Boston Acoustics
- Type: Subsidiary
- Industry: Audio
- Founded: 1979; 47 years ago
- Headquarters: Woburn, Massachusetts
- Key people: Moses Gabbay (CEO)
- Products: Loudspeakers
- Parent: Sound United
- Website: www.bostonacoustics.com

= Boston Acoustics =

American audio equipment manufacturer

Boston Acoustics was an American manufacturer of home and mobile audio equipment founded in 1979. The company produced speakers for home, custom/architectural, and car audio.

==History==
Advent veterans Andy Kotsatos and Frank Reed founded the company in 1979. Andy Kotsatos was known as Andy Petite. His grandfather immigrated to the United States and worked as a waiter in a French restaurant. Because of his small stature, the rest of the staff named him Le Petit: French for small. Eventually bending to the social pressure to Americanize, he changed his name from Kostatsos to Petite. After founding Boston Acoustics and achieving success with the company, Petite changed his name back to Kotsatos.

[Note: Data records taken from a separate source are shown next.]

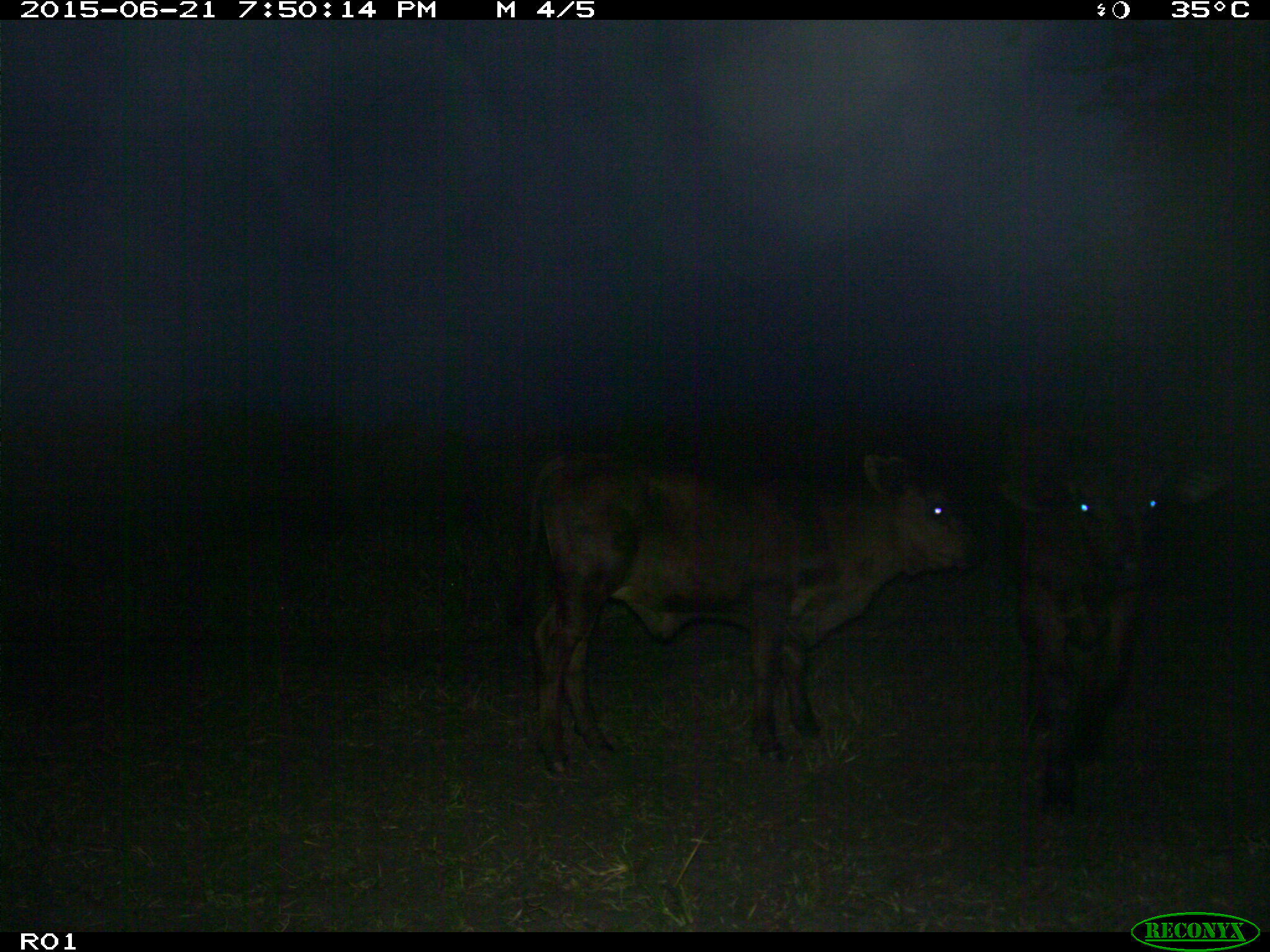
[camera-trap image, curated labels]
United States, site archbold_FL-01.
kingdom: Animalia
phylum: Chordata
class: Mammalia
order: Artiodactyla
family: Bovidae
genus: Bos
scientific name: Bos taurus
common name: domestic cow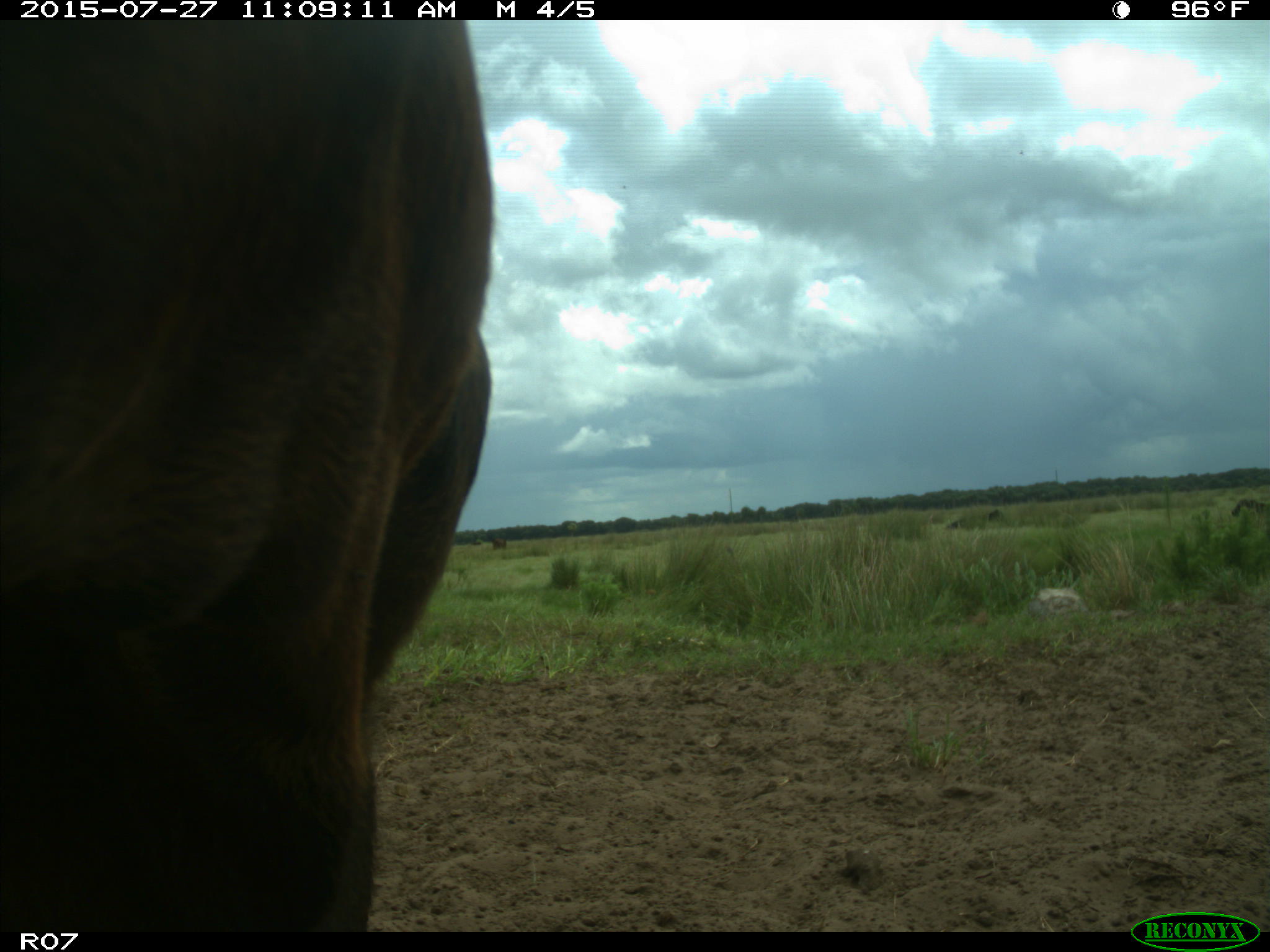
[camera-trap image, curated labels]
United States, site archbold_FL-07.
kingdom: Animalia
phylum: Chordata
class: Mammalia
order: Artiodactyla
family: Bovidae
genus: Bos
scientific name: Bos taurus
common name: domestic cow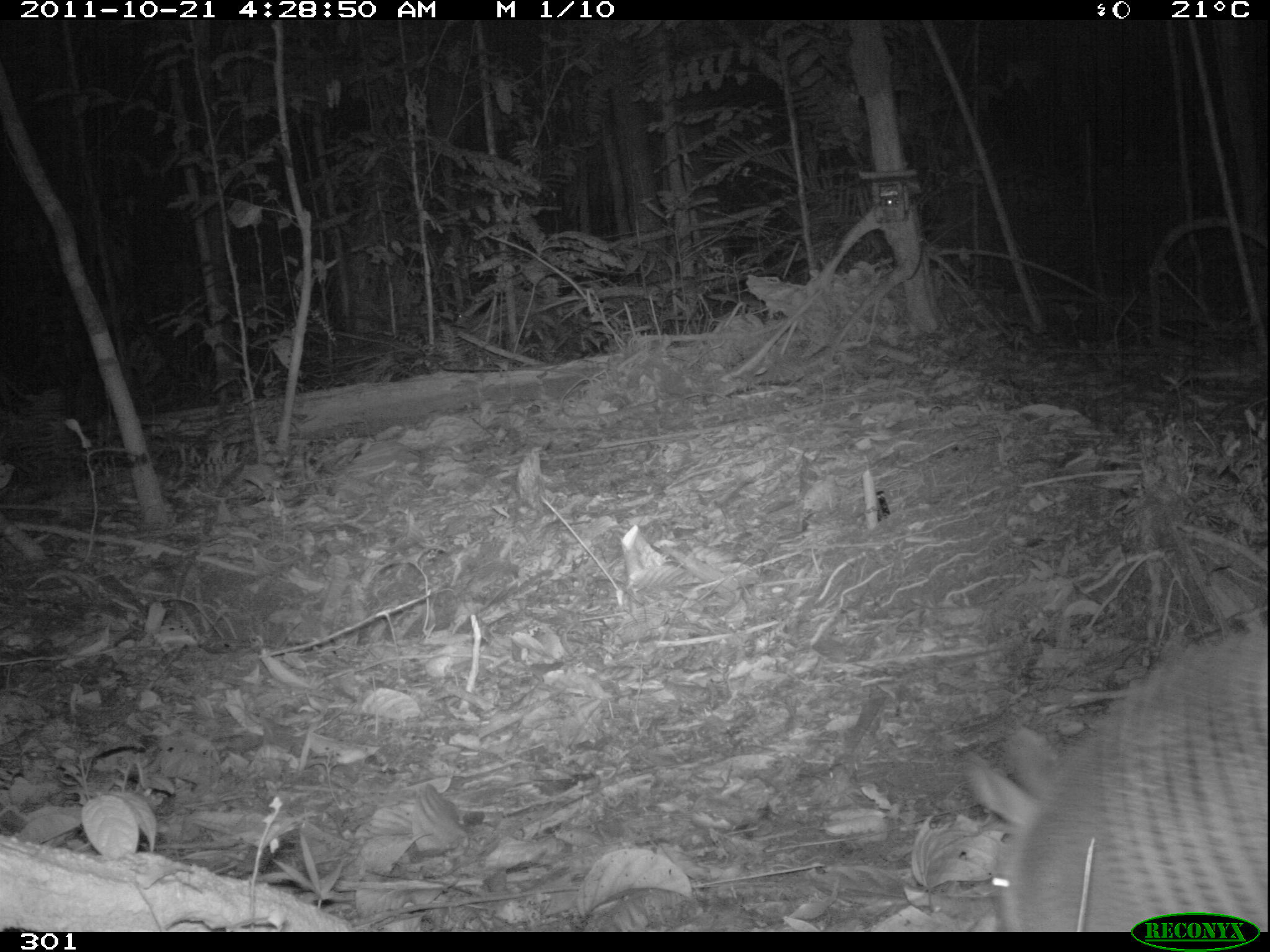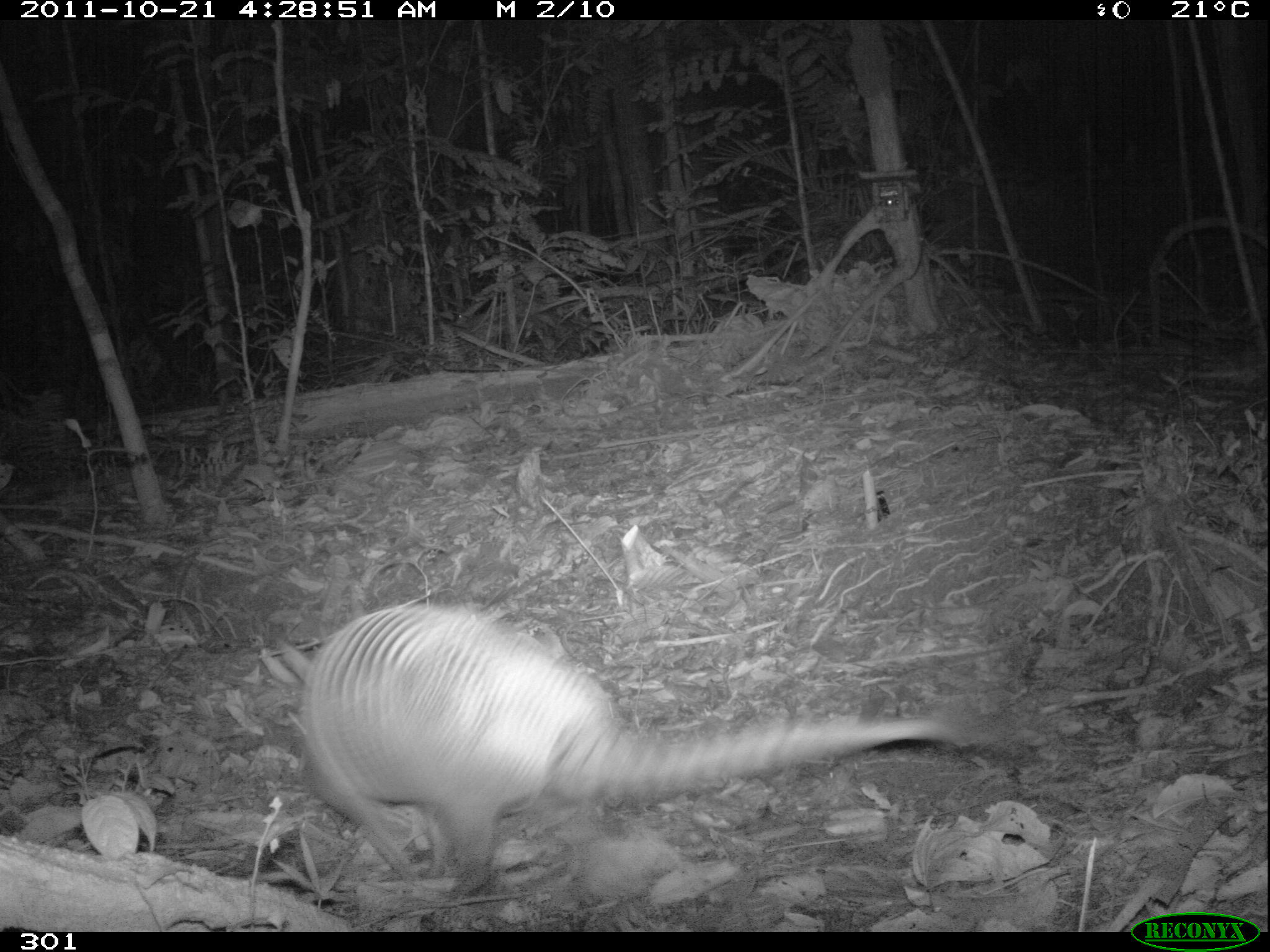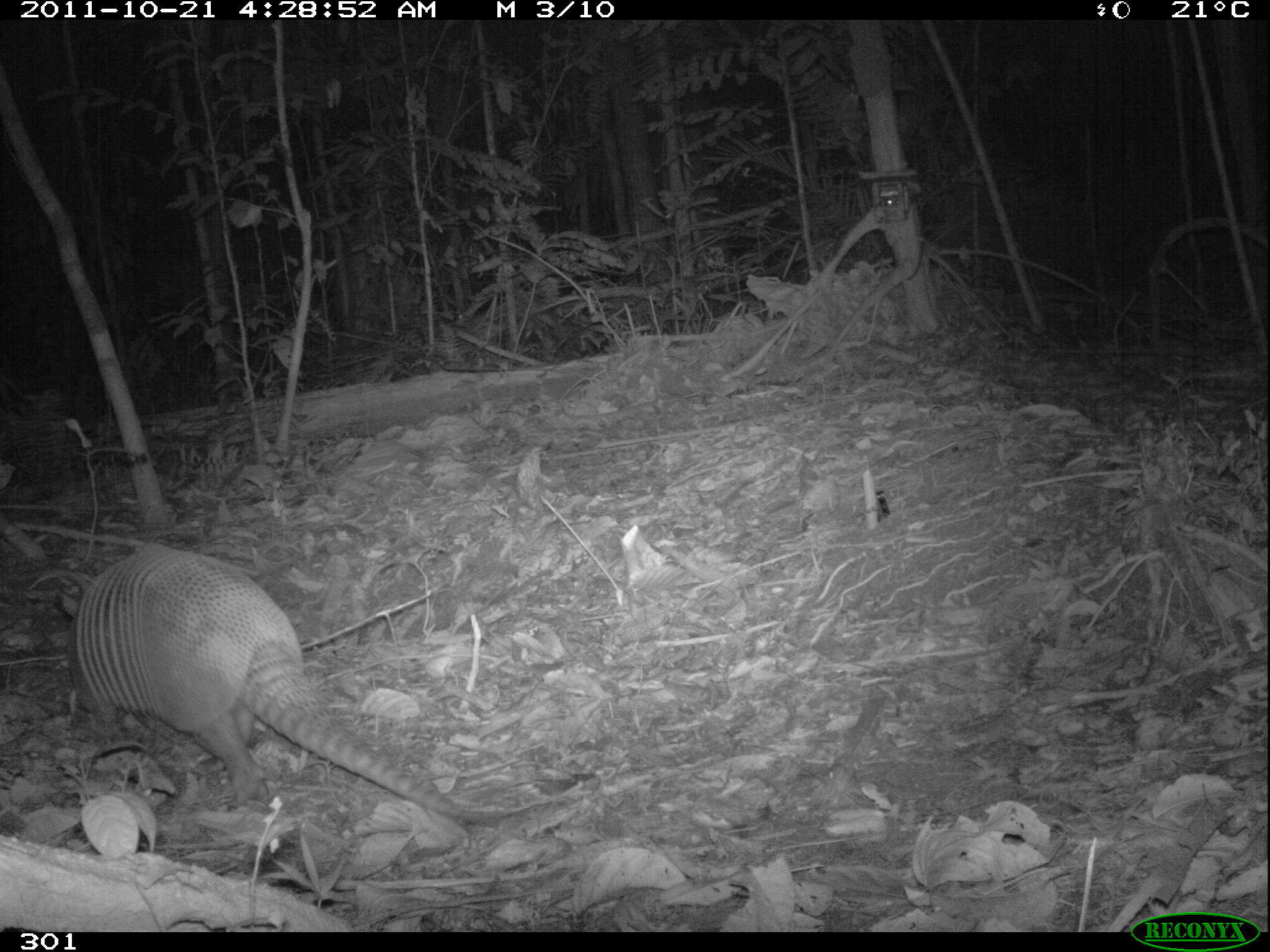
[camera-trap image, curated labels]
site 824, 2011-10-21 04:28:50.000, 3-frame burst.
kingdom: Animalia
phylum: Chordata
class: Mammalia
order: Cingulata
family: Dasypodidae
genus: Dasypus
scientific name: Dasypus novemcinctus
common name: nine-banded armadillo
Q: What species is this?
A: Dasypus novemcinctus (nine-banded armadillo).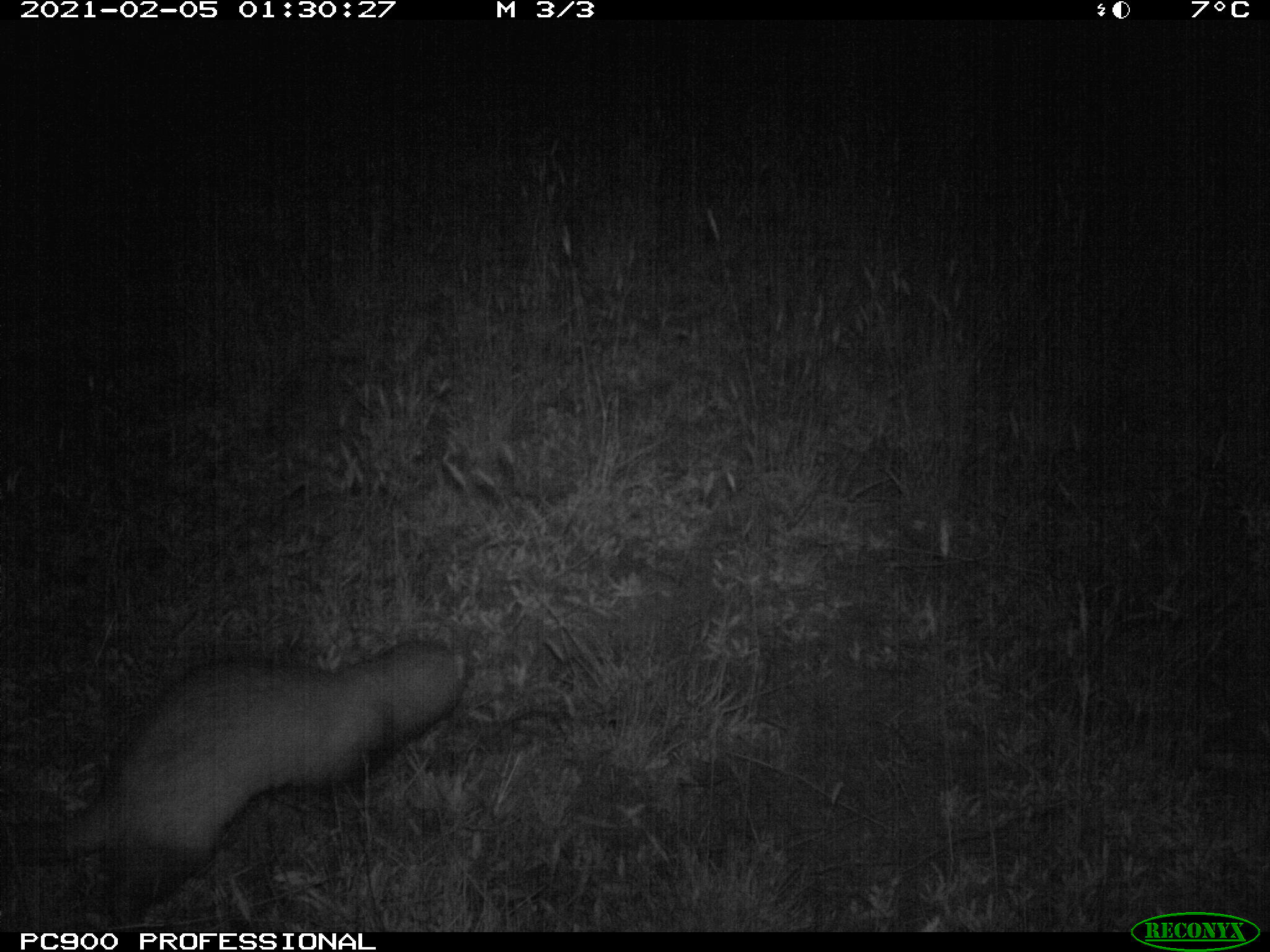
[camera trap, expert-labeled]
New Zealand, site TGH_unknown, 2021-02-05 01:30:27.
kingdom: Animalia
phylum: Chordata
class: Mammalia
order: Carnivora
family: Mustelidae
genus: Mustela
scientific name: Mustela furo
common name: ferret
Ferret (Mustela furo).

The first Boston Acoustics speaker was called the A-100: a floor standing, very wide speaker, designed to minimize diffraction despite its very narrow depth. It was followed by the A150 floor standing speaker, and the A-70. Boston Acoustics marketed these speakers to audio specialty retailers and became highly respected for producing premium quality sound at very reasonable prices. The Boston-area retail chain Tweeter was one of the first and largest stores to sell them.

Boston Acoustics entered the mobile audio category in 1983.

Boston produced speakers for home, custom/architectural, and vehicles. They also produced OEM equipment factory-fitted to a variety of cars including Chrysler 300, Chrysler 200, Chrysler PT Cruiser, Chrysler Sebring, Dodge Avenger, Dodge Charger, Dodge Challenger, Dodge Magnum, Dodge Caliber, Jeep Commander, Jeep Grand Cherokee, Jeep Patriot and Jeep Compass vehicles. They also supplied the premium 9-speaker system in the 2010 Chevrolet Camaro.

Boston Acoustics produced home loudspeakers such as the E, HD, VR-M, VR, CR, Micro Reference, and Lynnfield Series, and on the mobile side Pro, Z, and SPZ reference component speakers.

In August 2005, D&M Holdings acquired Boston Acoustics. In March 2017, Sound United acquired D+M Holdings. In 2022, Masimo acquired Sound United, later selling it to Harman International in September 2025.

As inventory depleted, Sound United (the parent company of Denon, Polk Audio, Marantz, Bowers & Wilkins, Definitive Technology, Heos, Snell Acoustics, Boston Acoustics, and Classe), let Boston Acoustics fade away. Currently, Sound United maintains the brand name, but no engineering is budgeted and there is no future production planned for Boston Acoustics. Their last series included the A25 bookshelf speakers and A360 towers.